What is your objection to 36MP when it is clear that the added resolution has no negative effect on IQ? You gain all the ability to crop, the effective reach/pixel density, print size, details, etc. If you don't need any of that then it really doesn't matter but it doesn't cost you anything. Plus the difference between 24MP and 36MP is really not that huge in terms of storage given the price of storage these days. It is no where near the differences of the last gen when you could have 12MP or 24MP bodies and the relative cost of storage was higher.
36MP just sound crazy big because we are used to smaller number. back when camera wee 4MP the 8MP camera were ridiculed and seemingly unneeded (although back then the increased resolution came at a definite cost in reduced IQ).
I 100% agree that 24MP seems about right for a FF image. The real kicker though is I want a pixel density equal to the D7k, I want about 16-18MP minimum in the DX frame for wildlife. If I was to go for a D600 then I would be loosing resolution from my 12MP D90 to an effective 10.5MP, that will actually be a huge step backwards for much of my work.
So I must have the pixel density that gives 16Mp DX images, and this comes with the side effect of giving me 36mp FF images - I don't mind this extra resolution which is fine for landscapes and architecture, or can allow looser compositions. The 1.2x crop because an interesting setting give 24MP images avoiding the soft far corners of lenses but giving much more sensor area than standard DX cameras. You can also do interesting things like you the lossy compressed 12bit RAW in 36MP mode and get smaller files but actually more details than the 14 bit loss-less compressed you might normally shoot at to maximize IQ.

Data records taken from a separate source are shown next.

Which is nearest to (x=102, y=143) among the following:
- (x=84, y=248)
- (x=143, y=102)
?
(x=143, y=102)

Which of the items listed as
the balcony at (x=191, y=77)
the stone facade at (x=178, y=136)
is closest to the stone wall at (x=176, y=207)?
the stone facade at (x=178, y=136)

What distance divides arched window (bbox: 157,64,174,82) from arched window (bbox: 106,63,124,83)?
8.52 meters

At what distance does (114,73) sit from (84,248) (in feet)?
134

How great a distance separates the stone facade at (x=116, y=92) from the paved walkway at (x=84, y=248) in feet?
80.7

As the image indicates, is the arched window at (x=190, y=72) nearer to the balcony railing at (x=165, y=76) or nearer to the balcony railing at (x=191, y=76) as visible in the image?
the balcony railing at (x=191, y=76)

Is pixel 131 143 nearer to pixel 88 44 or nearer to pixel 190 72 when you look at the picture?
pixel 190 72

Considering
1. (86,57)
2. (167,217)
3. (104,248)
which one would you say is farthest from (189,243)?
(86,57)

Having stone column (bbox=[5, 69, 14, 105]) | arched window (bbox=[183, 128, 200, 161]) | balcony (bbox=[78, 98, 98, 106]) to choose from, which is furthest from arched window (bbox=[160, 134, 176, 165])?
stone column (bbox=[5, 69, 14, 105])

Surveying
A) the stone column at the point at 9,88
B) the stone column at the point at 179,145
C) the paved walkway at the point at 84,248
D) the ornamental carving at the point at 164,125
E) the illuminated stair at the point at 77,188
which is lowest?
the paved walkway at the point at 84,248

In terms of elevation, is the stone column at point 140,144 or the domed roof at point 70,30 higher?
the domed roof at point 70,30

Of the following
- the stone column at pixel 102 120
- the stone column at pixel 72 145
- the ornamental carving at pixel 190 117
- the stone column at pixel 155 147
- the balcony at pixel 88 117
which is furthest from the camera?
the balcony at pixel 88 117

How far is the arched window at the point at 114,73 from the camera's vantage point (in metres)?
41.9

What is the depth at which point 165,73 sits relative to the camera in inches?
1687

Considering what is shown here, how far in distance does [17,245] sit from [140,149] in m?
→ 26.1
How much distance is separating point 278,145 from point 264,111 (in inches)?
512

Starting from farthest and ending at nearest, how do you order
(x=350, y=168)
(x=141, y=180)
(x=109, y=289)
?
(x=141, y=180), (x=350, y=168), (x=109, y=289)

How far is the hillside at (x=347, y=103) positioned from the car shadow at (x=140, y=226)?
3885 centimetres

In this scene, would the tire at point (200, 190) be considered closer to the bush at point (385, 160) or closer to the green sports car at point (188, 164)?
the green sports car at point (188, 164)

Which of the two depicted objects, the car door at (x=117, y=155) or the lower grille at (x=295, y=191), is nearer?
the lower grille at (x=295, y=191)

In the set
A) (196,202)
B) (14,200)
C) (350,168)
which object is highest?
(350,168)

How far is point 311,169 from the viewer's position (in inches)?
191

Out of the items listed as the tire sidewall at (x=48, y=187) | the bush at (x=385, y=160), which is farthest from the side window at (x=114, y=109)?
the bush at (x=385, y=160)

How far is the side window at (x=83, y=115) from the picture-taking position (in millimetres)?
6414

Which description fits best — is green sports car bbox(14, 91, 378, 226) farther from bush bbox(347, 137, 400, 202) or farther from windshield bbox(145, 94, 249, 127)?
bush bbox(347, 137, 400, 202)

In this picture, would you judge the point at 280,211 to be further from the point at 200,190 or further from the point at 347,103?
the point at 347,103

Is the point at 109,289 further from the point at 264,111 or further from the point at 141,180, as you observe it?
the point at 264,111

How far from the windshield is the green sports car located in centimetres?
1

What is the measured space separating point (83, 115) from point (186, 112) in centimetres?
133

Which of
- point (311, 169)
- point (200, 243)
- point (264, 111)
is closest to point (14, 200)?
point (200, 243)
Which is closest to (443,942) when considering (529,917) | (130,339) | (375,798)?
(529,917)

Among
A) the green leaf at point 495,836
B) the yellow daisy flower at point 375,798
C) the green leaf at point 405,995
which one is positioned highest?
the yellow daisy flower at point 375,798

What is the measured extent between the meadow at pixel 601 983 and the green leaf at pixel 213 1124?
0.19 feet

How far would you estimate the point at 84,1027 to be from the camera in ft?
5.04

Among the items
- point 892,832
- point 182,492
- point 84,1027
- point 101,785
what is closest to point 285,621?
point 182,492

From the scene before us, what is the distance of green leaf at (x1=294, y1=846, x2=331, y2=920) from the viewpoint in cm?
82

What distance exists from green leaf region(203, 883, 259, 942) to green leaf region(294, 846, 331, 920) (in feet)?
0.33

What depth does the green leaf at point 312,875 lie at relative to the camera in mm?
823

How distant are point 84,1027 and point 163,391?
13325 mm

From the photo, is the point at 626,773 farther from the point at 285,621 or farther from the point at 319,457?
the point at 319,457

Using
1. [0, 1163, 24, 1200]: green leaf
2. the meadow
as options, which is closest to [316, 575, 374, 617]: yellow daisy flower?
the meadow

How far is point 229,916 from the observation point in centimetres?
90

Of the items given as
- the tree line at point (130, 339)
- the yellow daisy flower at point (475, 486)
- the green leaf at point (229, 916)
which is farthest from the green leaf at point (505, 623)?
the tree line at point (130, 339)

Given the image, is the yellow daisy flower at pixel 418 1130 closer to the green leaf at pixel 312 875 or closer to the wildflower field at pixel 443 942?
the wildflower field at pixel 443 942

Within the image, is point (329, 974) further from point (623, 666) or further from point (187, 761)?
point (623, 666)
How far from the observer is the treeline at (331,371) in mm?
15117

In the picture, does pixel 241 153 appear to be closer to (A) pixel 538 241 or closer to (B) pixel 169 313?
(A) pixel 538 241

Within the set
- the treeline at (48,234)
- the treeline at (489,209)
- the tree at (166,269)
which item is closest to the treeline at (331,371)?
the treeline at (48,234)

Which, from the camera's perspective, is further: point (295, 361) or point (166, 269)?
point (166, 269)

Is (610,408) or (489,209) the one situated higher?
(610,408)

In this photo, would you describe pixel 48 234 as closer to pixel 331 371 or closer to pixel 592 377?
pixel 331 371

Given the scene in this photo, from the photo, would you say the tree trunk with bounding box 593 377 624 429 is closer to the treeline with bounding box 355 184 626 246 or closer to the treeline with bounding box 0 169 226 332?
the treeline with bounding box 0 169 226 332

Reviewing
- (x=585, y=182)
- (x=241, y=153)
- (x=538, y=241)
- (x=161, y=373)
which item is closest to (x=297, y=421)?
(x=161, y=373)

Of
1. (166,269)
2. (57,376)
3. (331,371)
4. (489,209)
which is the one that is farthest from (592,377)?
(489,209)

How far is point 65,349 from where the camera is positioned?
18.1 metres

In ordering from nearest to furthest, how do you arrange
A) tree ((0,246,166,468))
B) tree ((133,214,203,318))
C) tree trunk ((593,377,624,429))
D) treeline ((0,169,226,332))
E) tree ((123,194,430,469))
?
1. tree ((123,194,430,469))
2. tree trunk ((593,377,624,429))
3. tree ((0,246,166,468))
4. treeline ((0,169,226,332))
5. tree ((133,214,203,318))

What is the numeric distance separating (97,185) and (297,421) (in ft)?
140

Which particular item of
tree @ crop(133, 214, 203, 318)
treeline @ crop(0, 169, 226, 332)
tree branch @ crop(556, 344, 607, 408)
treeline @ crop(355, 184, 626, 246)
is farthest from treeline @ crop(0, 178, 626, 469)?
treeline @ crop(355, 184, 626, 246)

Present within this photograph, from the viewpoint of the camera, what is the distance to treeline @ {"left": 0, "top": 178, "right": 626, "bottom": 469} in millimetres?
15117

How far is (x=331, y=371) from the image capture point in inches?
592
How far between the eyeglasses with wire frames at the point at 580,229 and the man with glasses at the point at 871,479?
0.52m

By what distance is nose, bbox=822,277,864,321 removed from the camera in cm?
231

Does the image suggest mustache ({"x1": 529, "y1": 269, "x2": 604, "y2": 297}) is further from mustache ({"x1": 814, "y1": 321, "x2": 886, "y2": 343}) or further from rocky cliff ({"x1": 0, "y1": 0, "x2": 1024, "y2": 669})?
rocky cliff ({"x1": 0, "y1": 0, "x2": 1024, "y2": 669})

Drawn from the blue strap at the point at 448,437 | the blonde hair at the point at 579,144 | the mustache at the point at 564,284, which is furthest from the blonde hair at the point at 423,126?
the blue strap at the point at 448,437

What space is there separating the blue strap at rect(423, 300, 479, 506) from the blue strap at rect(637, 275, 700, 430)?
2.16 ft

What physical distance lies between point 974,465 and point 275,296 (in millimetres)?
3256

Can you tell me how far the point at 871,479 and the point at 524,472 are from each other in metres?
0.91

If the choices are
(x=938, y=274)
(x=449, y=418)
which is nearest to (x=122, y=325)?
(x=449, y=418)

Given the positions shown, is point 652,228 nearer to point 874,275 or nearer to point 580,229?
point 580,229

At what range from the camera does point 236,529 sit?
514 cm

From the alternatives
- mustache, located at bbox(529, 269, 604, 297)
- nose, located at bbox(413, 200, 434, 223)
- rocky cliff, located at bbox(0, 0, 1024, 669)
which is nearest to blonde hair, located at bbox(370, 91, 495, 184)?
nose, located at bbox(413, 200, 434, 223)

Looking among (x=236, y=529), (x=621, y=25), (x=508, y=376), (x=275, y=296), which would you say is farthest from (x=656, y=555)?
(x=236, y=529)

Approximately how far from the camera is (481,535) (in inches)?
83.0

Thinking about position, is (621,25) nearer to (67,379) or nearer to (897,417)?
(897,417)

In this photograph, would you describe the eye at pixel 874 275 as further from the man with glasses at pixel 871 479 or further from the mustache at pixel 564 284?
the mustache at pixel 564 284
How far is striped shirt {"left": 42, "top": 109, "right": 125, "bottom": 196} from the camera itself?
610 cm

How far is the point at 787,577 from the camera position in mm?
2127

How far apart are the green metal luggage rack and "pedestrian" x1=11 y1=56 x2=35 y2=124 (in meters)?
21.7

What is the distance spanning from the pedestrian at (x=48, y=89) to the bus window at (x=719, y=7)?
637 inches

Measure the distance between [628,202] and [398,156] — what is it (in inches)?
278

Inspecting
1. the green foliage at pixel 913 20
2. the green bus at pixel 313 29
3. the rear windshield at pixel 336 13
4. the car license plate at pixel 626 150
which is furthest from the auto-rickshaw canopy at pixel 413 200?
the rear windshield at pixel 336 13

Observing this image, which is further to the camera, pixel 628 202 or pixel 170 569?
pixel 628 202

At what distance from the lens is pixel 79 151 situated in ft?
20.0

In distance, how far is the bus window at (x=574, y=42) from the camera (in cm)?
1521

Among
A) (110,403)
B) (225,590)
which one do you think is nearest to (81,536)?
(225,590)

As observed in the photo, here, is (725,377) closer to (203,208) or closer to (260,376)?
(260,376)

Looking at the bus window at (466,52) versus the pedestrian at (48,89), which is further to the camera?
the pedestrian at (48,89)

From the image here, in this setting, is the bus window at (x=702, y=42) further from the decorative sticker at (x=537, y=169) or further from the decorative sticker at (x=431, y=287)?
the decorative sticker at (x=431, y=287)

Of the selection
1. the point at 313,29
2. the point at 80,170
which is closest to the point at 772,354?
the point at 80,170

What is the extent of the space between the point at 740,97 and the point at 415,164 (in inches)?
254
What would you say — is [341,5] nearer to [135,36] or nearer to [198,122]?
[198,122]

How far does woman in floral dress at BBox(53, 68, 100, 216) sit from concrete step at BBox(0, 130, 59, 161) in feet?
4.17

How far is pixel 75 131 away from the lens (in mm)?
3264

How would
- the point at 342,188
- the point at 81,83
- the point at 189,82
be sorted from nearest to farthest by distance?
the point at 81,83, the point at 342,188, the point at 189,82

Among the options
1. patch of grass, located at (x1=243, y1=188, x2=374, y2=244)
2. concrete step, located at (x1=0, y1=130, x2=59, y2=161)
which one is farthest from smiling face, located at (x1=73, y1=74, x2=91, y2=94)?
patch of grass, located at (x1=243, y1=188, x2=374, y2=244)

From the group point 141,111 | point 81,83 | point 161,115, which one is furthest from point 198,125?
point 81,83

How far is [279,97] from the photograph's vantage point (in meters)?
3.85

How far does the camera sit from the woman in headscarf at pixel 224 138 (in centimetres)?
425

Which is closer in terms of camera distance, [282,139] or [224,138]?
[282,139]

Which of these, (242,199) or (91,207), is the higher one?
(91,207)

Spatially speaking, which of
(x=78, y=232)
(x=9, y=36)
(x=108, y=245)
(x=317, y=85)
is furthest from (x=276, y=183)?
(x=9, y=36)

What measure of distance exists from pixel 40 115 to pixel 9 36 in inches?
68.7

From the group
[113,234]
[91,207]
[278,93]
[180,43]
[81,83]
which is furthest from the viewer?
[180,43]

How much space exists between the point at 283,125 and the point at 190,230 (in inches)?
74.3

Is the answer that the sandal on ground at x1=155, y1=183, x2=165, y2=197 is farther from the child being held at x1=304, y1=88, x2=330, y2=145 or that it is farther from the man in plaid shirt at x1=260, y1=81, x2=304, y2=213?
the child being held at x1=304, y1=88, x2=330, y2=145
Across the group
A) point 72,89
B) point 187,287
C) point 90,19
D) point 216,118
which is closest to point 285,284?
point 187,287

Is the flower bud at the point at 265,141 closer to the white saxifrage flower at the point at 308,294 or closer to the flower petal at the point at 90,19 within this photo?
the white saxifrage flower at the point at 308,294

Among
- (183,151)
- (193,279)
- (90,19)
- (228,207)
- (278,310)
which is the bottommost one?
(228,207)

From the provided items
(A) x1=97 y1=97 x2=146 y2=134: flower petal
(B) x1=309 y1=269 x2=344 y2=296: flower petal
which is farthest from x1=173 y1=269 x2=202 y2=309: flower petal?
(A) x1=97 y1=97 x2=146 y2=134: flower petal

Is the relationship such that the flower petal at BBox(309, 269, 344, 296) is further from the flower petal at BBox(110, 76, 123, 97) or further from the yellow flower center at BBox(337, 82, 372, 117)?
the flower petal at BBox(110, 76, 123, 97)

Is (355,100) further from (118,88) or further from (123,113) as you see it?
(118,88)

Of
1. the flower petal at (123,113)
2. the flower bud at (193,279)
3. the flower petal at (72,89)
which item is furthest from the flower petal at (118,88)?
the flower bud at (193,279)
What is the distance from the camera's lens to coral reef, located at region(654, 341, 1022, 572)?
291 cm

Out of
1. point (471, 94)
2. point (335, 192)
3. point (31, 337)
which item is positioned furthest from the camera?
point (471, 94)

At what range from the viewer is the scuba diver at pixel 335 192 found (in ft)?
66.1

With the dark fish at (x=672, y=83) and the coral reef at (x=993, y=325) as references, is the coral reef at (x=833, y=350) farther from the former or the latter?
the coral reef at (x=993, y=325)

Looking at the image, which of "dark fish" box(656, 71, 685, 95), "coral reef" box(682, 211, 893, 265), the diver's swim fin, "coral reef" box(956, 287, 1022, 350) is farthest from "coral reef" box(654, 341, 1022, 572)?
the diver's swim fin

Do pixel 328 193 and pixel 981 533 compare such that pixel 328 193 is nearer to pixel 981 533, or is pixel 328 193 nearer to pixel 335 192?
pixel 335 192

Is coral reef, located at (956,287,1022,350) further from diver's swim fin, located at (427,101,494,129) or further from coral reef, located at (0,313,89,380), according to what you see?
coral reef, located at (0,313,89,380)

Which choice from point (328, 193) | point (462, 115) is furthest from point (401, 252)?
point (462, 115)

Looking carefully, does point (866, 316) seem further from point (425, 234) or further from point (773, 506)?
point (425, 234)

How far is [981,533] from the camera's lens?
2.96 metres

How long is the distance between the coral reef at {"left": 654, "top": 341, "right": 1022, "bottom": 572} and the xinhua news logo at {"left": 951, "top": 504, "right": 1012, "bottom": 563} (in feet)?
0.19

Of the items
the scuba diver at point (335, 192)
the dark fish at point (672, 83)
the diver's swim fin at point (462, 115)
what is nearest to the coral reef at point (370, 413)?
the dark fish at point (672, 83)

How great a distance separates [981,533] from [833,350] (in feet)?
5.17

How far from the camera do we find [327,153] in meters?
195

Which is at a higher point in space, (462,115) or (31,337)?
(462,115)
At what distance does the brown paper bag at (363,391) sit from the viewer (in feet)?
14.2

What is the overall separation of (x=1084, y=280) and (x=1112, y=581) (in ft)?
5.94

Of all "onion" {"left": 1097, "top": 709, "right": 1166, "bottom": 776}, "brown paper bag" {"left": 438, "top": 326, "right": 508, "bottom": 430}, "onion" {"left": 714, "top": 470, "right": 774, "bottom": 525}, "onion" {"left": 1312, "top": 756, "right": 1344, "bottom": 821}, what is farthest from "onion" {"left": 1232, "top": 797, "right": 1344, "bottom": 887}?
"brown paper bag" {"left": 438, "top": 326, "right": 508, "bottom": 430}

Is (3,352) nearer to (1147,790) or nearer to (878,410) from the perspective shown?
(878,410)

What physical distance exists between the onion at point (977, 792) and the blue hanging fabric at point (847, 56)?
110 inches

There may be complications with some of the Sony sensor because they share development teams for some stuff. Still I think Sony could offer some other technologies that are not entangled with nikon. E.g., Pentax uses Sony sensor, Panasonic and Olympus are now using Sony sensors. Sony's strategy seems to be that they are happy to sell sensors to other companies since that is easier direct profit that trying to sell more cameras. If Canon ask for 500K FF sensors and Sony makes $50-100 per sale then that a better proposition than Sony trying to steal hundreds of thousands of sales from Canon which is hard work and less likely to happen. Sony's sensor fab is very, very expensive and they need companies like Nikon to use their sensor fab facilities.